AA announces intent to file Section 1113 motion
During a Bankruptcy Court hearing this afternoon, AMR’s attorneys announced that the Company will file a Section 1113 motion next week unless substantial progress is made in negotiations over the next few days. Considering that the Company has been unwilling to reduce its demand of $230 million in annual Flight Attendant concessions, we expect a Section 1113 motion covering the Flight Attendants will be filed the week of March 26.
Section 1113 of the Bankruptcy Code allows the debtor (AMR) to petition the court to scrap the existing collective bargaining agreements with its workforce. Once the debtor files the Section 1113 motion with the court, a hearing will be scheduled to begin on an expedited basis, as early as within 14 days of the filing date unless the parties mutually agree to a later date or the judge determines an extension is necessary based on the case’s particulars. Following the hearing, the bankruptcy judge will make a determination within 30 days. Discussions between the Company and the Unions may continue in an effort to reach an agreement prior to the judge’s ruling. No schedule has yet been set by the Court for its consideration of the anticipated motions.
The APFA is disappointed that the Company believes negotiations are stalled to the point that this drastic action is necessary.
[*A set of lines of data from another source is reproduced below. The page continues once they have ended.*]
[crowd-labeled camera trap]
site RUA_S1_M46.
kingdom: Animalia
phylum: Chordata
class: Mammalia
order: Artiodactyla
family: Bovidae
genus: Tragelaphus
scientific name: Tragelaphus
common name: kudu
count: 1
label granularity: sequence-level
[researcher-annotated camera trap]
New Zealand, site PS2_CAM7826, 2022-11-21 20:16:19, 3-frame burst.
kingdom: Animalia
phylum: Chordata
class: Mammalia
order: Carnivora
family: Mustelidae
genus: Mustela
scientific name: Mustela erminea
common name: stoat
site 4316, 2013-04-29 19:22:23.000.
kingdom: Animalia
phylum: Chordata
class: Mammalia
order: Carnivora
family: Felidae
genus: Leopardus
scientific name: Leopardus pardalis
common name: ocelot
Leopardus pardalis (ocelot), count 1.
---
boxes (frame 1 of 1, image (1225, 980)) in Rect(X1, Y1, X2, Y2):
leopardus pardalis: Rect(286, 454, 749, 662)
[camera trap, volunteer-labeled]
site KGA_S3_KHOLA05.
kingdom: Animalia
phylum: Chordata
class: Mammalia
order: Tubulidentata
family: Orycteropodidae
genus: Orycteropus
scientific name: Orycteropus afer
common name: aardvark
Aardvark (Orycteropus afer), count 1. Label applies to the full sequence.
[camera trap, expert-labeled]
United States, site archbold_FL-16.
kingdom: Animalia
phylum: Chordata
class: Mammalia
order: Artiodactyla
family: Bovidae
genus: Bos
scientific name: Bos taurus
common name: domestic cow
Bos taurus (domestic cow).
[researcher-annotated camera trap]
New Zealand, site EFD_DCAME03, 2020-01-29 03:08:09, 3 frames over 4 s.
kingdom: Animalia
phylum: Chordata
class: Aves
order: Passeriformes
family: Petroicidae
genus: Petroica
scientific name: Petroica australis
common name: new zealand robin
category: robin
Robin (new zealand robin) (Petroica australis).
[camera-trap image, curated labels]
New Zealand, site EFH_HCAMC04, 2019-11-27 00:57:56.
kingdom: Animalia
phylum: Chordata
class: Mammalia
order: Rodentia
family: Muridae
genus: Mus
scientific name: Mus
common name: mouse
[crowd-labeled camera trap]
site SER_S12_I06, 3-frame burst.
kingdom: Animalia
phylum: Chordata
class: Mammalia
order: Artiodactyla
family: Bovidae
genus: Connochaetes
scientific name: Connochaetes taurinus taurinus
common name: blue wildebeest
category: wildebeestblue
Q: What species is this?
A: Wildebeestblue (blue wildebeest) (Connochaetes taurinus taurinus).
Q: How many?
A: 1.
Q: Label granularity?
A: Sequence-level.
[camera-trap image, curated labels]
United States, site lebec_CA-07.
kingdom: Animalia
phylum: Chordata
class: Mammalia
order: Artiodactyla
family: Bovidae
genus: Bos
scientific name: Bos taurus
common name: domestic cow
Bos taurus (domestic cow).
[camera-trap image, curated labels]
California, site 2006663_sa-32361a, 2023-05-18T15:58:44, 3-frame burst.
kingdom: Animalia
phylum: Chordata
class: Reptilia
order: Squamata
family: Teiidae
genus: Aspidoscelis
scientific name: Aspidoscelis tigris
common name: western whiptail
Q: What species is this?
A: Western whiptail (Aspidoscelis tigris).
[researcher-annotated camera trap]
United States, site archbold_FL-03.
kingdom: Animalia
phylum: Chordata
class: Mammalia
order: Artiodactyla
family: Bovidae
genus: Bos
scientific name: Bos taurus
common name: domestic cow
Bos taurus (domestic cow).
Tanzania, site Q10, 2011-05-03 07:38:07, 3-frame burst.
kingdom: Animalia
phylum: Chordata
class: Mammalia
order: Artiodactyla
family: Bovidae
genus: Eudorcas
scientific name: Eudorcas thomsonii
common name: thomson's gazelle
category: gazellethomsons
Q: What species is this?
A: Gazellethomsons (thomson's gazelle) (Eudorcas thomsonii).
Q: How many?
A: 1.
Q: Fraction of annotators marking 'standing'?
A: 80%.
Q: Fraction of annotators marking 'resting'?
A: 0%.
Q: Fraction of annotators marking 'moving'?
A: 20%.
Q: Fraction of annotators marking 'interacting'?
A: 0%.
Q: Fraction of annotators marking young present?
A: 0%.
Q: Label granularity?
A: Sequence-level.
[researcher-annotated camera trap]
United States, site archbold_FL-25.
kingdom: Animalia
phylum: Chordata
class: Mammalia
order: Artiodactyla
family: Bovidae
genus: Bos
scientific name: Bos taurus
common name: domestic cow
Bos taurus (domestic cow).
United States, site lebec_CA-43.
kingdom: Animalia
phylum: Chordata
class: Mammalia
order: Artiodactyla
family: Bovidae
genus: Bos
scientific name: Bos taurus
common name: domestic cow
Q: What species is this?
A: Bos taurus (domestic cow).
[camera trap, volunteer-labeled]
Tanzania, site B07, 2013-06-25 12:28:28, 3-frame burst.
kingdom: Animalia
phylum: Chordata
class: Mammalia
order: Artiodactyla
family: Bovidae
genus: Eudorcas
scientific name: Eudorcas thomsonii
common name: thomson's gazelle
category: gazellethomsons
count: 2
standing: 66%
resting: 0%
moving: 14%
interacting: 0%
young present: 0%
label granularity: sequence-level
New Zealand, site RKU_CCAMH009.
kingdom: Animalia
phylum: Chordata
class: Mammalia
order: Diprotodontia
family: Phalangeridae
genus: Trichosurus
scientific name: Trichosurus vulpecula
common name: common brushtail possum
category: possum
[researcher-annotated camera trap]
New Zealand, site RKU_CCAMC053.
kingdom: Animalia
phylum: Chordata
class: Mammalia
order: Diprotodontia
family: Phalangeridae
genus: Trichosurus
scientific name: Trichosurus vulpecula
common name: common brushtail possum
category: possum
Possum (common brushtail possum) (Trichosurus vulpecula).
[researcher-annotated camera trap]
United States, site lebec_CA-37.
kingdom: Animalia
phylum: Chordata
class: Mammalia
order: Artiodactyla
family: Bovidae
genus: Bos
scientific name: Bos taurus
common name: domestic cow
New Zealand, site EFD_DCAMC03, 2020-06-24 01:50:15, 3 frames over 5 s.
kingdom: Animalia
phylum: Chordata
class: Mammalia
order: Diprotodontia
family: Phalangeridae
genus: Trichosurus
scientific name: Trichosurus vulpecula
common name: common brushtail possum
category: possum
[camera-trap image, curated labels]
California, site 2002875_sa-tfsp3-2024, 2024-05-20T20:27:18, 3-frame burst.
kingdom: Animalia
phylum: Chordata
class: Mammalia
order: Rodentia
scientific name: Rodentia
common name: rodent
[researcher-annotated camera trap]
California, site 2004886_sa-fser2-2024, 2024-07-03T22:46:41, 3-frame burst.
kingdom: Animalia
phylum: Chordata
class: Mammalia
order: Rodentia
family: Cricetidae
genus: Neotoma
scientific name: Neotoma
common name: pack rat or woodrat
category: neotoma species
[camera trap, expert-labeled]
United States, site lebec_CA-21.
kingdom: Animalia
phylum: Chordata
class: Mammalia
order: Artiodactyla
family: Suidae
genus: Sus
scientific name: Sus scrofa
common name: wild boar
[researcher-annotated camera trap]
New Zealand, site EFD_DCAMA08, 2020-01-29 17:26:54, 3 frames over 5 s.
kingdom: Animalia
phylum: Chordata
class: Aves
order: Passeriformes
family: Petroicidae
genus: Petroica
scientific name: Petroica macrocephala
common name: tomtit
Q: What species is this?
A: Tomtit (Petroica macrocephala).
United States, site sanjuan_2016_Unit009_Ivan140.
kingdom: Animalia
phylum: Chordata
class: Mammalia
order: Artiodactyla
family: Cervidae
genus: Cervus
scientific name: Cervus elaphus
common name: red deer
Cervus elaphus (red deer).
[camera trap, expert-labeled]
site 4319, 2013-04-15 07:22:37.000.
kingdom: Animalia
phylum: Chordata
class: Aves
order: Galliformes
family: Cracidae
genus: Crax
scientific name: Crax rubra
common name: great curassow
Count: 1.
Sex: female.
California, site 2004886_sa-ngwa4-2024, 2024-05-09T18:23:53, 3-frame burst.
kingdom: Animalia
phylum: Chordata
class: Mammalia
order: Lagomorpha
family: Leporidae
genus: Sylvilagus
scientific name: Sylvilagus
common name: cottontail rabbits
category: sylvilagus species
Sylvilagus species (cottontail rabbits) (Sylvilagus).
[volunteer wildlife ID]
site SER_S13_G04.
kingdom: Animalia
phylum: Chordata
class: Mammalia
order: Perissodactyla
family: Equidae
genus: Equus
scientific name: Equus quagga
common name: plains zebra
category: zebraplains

Our negotiating team has been working with the Company steadily since we received management’s term sheet on February 1. Our team has offered significant efficiencies to the Company in the hope that a truly equitable path forward could be found. For example, we have presented an aggressive early-out proposal that our financial experts estimate could save the Company over $100 million.
Most importantly, the Company’s demand of $230 million is totally divorced from the market rates or contract costs of Flight Attendants at other airlines. Over the past decade, the Company has constructed and implemented a business plan that has produced a much-publicized $10 billion hole, and now management expects labor to fill it.
Time and time again we have proven to the Company that the cost of our CBA has converged with those of our peers. In fact, after years of improving the Flight Attendants terms of employment, the average of our competitors’ CBAs will soon be far more expensive than American’s contract. Nonetheless, in an extraordinary effort to reach a consensual agreement, APFA proposed substantial savings to specific areas where American is not in line with its competitors. Management’s response was to repeat its mantra: “If it’s not $230 million in annual savings, we’re not interested.”
In addition, APFA, APA and TWU have been working to resolve our disputes fairly and equitably. Each union offered binding arbitration as the least disruptive path to an agreement, but that idea was summarily dismissed by Jeff Brundage. Apparently, American has no interest in achieving a constructive relationship with labor, based on trust and respect. Instead, it is perpetuating its long-standing practice of preferring contention over consensus. That is truly regrettable.
The Company appears intent on converting the Section 1113 process from one that focuses exclusively on negotiations to one that seeks rejection of our entire CBA. Now, as management tries to map its way out of bankruptcy, they are resorting to the take it or leave it tactics which never result in real success but only resentment and turmoil. Apparently, in preparing its business plan, American has left out one of the elements most critical to a successful reorganization ñ treating its employees with decency and respect. New aircraft, lie-flat seating, and elegant first class meals do not an airline make. It takes 80,000 workers. Should American continue to forget that fundamental principle it will be left with only the shell of a company.